III. Jesus has left us with an important command to obey while He is gone (John 13:34-35, 37-38).

A. This command is new…

…in that it had not been obeyed (Compare verses 34-35 with 1 John 2:7-11). The command to love your neighbor, to love your brother is part of the key command of the Old Testament law – Leviticus 19:18. but it had been ignored. When Jesus came along and He began to preach and practice love for one another, it was received as radical and new, not because it was not known but because it was not often previously practiced and in the religious leadership of that day was hardly practiced at all.

B. Obedience to this commandment is modeled for us by Jesus Christ (verse 34b). This command is not only new because it had not been obeyed previously but also because it had finally the perfect model, Jesus Christ. Now we already have earlier in this chapter an illustration of this love through the washing of the disciples’ feet by Jesus Christ (see especially verses 14-15). We understand that to love one another demands that we submit ourselves as slaves to our brothers and sisters in Christ.

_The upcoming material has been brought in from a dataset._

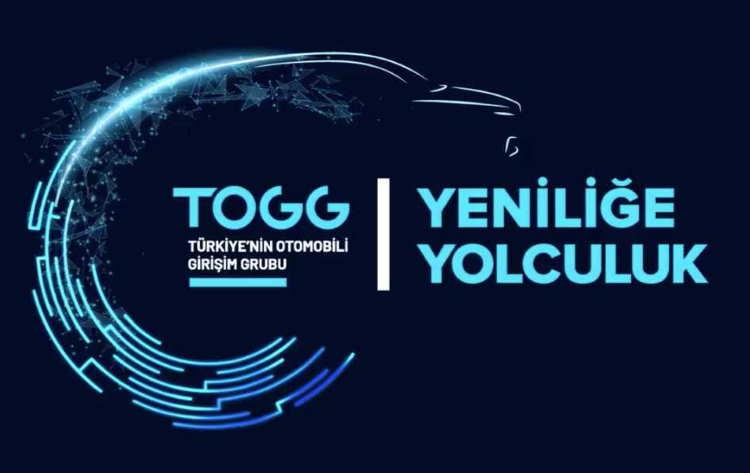 TOGG'u açılımı: Türkiye'nin Otomobili Girişim Grubu Sanayi ve Ticaret A.Ş. olup görselini CEO Haber'de inceleyebilirsiniz.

There is, however, another point about the washing of their feet that illustrates for us how we are to love each other. Not only does it involve humbling ourselves before one another but also involves honoring the one who we are serving. Not everyone had their feet washed in that day. No one ever washed a slave’s feet. He washed feet but there was no one to wash his. The washing of feet was reserved for the honored guests of the house. In other words, if I am going to love you as Christ has loved me, not only must I humble myself to the servant’s position but I must also exalt you to the honored position.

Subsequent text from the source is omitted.